*PROBLEMS TO WORK ON*.
1. Answer these questions using the blog post below, one answer per line:
(a) According to the post, about how long have some employees at the new workplace been there?
(b) How much snow did the snowstorm dump?
(c) Which part of the name given to the writer on the reservation does the post mention?
2. Copy out everything in the blog post below, from "I was quite" down to "work done.  Deal.".

*EXTRACT TO READ*.

Category Archives: General Happiness

Has Hell frozen over? Whatever, who cares!

I HAVE A JOB!!!!!!!!!!!!!!!!!!!!!!!!!!!!!!!!!!!!!

I’m so damn excited!!!!!  I get to use my brain every day!  I’m gonna be writing narratives for urban renewal grants, working on EPA reports, and proofreading Iowa city codes.  And guess what?  My boss treats me like an adult!  A competent, real adult!  You might not think it was such a big deal, but trust me, it’s not a given.  I am excited to work hard and earn the amazing benefits she’s giving me.  I’m excited to be part of helping citizens of my beloved state get services they need.  I’m excited for using my degree finally!  I think I’ll just wish I’d have paid more attention in Semantics…..Phonology isn’t so helpful now.  haha

The whole thing came about really organically and really quickly.  I saw my new boss while working for another local company.  She asked what I was up to, I told her, and she took my email address.  I ended up emailing her my resume and references.  Another week later she came back into the store, and we met up last week for an interview!  I started yesterday and already have responsibilities and questions and research to do!

I was quite nervous yesterday morning and had to give myself a little pep talk!  Just because things didn’t work out the last time I had a(n almost) real job, doesn’t mean things won’t work out this time!   The last job couldn’t keep a person like me around for more than a couple years, but this place has employees who’ve been there for about 30 years!  That’s really saying something!  I get a key this time around, which is cool.  I told my boss it’d be more likely that I would be the last to leave, as opposed to being the first one there.  haha  She’s encouraged me to volunteer so I’m excited to keep working at the Gardens in my town on Friday mornings.  She’s encouraged me to be on a Chamber committee!  So long as I’m trusted to get my work done.  Deal.

I’m excited to be an adult again.  Someone who can pay some bills.  Save some money.  Visit friends.  Visit my birthfamily.  Buy a bigger bed.  Treat my mom to something fun.  Treat my friends.  And generally pass on the kindness that has been shown to me by so many friends and family.  No, money doesn’t buy happiness, but it does buy a peace of mind.  A confidence.  Independence.  And I can’t wait 🙂

“Is this Heaven?” “No, this is Iowa.” – Field of Dreams, 1989

Ah, my beloved state, Iowa.

This post is prompted by my outside work as of late.  Last, last weekend we had 70 degree weather, just gorgeous.  Three days later we had a snowstorm that dumped 7-14 inches of snow on us!  And it was only 20-30 something degrees out!  Laaaame.  Now we’re back in the 60-70s which is lovely.  And the snow is mostly gone.  So this week I took it upon myself to resume clearing leaves and sticks from our front yard.

As I raked up dead grass and leaves, I realized that my shoes were holding me back!  I kicked off my Keens and wiggled my toes in the grass.  The setting sun warmed my shoulders and I had the thought, Ah, it’s finally feeling like Spring.  I paused my hard work for a moment to listen to the birds in the trees.  Bluejays, robins, sparrows, mourning doves, and a red-tailed hawk.  I tried call-and-response with the hawk; I think maybe it responded.  We’ll pretend it did.  Cool story about the hawks – Mom and Dad said we never really had hawks in the woods around our house until I came back from living on the reservation.  It’s cool because I was named on the reservation and part of my name is Hawk.  I’ll write more about that year soon.

*DATA SECTION*.
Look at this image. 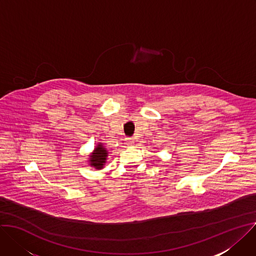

*EXERCISE RESULTS*.
1.
(a) About 30 years.
(b) 7-14 inches.
(c) Hawk.

2.
I was quite nervous yesterday morning and had to give myself a little pep talk!  Just because things didn’t work out the last time I had a(n almost) real job, doesn’t mean things won’t work out this time!   The last job couldn’t keep a person like me around for more than a couple years, but this place has employees who’ve been there for about 30 years!  That’s really saying something!  I get a key this time around, which is cool.  I told my boss it’d be more likely that I would be the last to leave, as opposed to being the first one there.  haha  She’s encouraged me to volunteer so I’m excited to keep working at the Gardens in my town on Friday mornings.  She’s encouraged me to be on a Chamber committee!  So long as I’m trusted to get my work done.  Deal.